WORK INSTRUCTIONS: Nothing in the records below should be altered when they are retyped.

MATERIAL PROVIDED: Begin

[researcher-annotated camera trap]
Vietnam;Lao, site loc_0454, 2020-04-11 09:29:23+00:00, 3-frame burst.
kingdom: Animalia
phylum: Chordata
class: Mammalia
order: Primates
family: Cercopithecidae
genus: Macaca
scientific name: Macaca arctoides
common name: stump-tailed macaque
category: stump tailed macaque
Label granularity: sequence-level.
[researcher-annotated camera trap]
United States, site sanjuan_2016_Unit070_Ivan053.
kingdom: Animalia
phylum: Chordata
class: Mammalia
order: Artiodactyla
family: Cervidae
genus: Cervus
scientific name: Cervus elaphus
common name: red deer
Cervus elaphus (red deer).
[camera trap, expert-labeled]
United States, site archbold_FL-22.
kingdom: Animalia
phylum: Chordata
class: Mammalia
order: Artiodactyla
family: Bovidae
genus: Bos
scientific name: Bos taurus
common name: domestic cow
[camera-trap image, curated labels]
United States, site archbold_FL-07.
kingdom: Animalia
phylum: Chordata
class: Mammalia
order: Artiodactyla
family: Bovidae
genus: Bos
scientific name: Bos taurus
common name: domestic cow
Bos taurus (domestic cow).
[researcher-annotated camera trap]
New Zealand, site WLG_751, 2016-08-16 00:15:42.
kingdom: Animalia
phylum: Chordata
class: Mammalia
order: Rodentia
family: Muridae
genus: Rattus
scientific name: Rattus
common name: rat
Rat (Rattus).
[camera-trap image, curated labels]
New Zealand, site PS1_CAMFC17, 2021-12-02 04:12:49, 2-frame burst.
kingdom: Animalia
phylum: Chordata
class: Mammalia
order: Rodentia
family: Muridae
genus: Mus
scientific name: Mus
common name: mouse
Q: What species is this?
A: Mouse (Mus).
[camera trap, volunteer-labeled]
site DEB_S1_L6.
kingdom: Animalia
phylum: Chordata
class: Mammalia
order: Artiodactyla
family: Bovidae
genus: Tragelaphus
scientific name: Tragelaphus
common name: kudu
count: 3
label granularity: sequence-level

MATERIAL PROVIDED: End

SOLUTION TO THE EXERCISE:
[researcher-annotated camera trap]
Vietnam;Lao, site loc_0454, 2020-04-11 09:29:23+00:00, 3-frame burst.
kingdom: Animalia
phylum: Chordata
class: Mammalia
order: Primates
family: Cercopithecidae
genus: Macaca
scientific name: Macaca arctoides
common name: stump-tailed macaque
category: stump tailed macaque
Label granularity: sequence-level.
[researcher-annotated camera trap]
United States, site sanjuan_2016_Unit070_Ivan053.
kingdom: Animalia
phylum: Chordata
class: Mammalia
order: Artiodactyla
family: Cervidae
genus: Cervus
scientific name: Cervus elaphus
common name: red deer
Cervus elaphus (red deer).
[camera trap, expert-labeled]
United States, site archbold_FL-22.
kingdom: Animalia
phylum: Chordata
class: Mammalia
order: Artiodactyla
family: Bovidae
genus: Bos
scientific name: Bos taurus
common name: domestic cow
[camera-trap image, curated labels]
United States, site archbold_FL-07.
kingdom: Animalia
phylum: Chordata
class: Mammalia
order: Artiodactyla
family: Bovidae
genus: Bos
scientific name: Bos taurus
common name: domestic cow
Bos taurus (domestic cow).
[researcher-annotated camera trap]
New Zealand, site WLG_751, 2016-08-16 00:15:42.
kingdom: Animalia
phylum: Chordata
class: Mammalia
order: Rodentia
family: Muridae
genus: Rattus
scientific name: Rattus
common name: rat
Rat (Rattus).
[camera-trap image, curated labels]
New Zealand, site PS1_CAMFC17, 2021-12-02 04:12:49, 2-frame burst.
kingdom: Animalia
phylum: Chordata
class: Mammalia
order: Rodentia
family: Muridae
genus: Mus
scientific name: Mus
common name: mouse
Q: What species is this?
A: Mouse (Mus).
[camera trap, volunteer-labeled]
site DEB_S1_L6.
kingdom: Animalia
phylum: Chordata
class: Mammalia
order: Artiodactyla
family: Bovidae
genus: Tragelaphus
scientific name: Tragelaphus
common name: kudu
count: 3
label granularity: sequence-level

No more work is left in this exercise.